Oral History students at the University of Pennsylvania will host a conversation with the artists who have brought to life the Women’s Mobile Museum, a year-long collaboration between the Philadelphia Photo Arts Center (PPAC), the South African visual activist Zanele Muholi, and 10 Philadelphia artists who identify as women and femmes. It is an ambitious project that comes at a time when women are re-examining the barriers they face to achieving political and economic legitimacy and to effecting social change towards equal rights. It includes an artist residency for Muholi; a yearlong, paid apprenticeship in the media arts for the participants; an exhibition that will have toured three locations in Philadelphia; and a culminating exhibition at the Philadelphia Photo Arts Center (January 24 – March 30, 2019). Our starting points are questions that oral historians, ethnographers, artists and activists wrestle with: about narrative, about self-representation, and about political purpose.
afaq is an artist, activist, and educator who seeks to love the world until it loves her back.

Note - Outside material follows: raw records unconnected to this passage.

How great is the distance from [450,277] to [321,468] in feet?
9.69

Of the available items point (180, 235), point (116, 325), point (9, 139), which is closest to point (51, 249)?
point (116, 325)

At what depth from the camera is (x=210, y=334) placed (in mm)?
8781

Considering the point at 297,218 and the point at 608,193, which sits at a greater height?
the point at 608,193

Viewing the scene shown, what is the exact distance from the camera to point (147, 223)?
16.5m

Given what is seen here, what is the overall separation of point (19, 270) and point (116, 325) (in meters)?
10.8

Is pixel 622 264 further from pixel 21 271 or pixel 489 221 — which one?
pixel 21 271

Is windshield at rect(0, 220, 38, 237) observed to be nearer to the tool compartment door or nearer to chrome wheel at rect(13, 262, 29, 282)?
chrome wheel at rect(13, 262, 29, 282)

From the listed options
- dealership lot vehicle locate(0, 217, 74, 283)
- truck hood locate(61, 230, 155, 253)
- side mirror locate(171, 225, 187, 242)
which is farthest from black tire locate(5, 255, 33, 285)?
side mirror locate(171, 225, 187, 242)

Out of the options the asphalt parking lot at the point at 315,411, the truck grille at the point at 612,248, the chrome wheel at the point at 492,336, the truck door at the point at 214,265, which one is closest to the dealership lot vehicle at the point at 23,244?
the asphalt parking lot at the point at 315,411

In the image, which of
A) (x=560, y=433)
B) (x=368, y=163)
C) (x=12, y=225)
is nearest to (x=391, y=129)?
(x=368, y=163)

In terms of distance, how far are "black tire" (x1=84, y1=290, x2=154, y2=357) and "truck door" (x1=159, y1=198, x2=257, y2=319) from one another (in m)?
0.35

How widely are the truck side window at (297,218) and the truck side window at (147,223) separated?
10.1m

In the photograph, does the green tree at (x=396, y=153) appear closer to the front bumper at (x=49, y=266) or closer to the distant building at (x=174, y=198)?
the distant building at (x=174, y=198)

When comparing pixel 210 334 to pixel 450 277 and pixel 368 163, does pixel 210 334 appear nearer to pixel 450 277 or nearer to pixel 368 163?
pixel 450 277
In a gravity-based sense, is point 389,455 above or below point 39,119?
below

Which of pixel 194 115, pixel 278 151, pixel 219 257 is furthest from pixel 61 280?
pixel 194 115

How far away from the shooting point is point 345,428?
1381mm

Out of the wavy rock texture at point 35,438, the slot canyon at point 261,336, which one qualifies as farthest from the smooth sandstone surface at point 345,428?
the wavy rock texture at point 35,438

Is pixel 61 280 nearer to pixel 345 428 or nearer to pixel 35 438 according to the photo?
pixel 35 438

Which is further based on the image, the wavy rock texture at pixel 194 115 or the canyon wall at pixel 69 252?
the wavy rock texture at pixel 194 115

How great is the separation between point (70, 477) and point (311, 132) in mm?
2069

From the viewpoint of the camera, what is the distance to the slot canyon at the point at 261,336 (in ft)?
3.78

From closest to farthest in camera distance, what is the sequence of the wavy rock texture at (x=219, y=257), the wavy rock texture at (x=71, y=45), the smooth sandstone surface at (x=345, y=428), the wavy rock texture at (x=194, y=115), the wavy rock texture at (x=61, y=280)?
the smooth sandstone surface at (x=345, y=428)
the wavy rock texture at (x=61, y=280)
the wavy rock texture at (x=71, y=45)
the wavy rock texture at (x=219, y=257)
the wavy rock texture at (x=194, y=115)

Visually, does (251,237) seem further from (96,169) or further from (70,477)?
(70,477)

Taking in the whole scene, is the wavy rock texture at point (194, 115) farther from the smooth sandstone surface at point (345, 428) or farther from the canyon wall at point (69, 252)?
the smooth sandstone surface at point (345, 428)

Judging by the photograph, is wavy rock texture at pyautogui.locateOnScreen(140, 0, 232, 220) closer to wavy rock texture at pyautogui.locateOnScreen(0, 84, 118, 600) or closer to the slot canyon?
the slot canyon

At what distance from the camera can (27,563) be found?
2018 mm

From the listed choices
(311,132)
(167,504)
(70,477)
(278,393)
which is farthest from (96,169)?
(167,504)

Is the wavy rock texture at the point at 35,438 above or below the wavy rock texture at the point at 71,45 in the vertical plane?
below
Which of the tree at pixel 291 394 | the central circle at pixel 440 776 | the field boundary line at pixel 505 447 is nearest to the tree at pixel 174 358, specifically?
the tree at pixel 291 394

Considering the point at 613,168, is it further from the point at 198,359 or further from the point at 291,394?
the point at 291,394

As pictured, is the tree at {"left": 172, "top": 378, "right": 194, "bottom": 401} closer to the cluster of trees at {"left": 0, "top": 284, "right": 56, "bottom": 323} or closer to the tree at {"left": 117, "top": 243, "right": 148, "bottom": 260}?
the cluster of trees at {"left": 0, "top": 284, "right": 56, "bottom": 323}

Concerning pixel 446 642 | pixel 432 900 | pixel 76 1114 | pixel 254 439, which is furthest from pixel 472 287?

Shasta Bady is an aspiring scientist, visual artist, and sporadic papermaker. Her influences include Lyndsey Addario, Sebastiao Salgado, and Malick Sidibe. She enjoys exploring the subtleties of light, color, and staying available to visual spontaneity. Through her art she aims to celebrate the depth of our connectedness and commonalities.
Danielle Morris (°1993, Philadelphia) is a self-taught photographer who mainly works in street and self-portraiture. With a conceptual approach, Morris absorbs the tradition of remembrance art into daily practice. Her works are often about the contact between urban architecture and the living elements of feminism. Morris focuses on the idea of the feminine in ‘public space’ and more specifically on spaces where anyone can do anything at any given moment: the non-private space, the non-privately owned space, and space that is expressed through proximity to her subjects and their otherness to her sense of femininity. Morris was a contributing artist to the 2018 SPACES Residency, "Home Court" lead by visual artist Shawn Theodore. She has exhibited at The Barnes Foundation through Let's Connect Philly, where she placed in the top 20 of the participating artists. Morris is a former assistant teacher of photography at the Village of Arts and Humanities.
Carrie Anne Shimborski is a Philadelphia native, abstract painter, Master Doodler, and an emerging photographer. Throughout her work, Shimborski seeks to capture the raw, real and present emotion of her subjects. As a self-taught artist, Shimborski has created numerous pieces of artwork, however, her greatest creations thus far, is the light of her life, her son Luca!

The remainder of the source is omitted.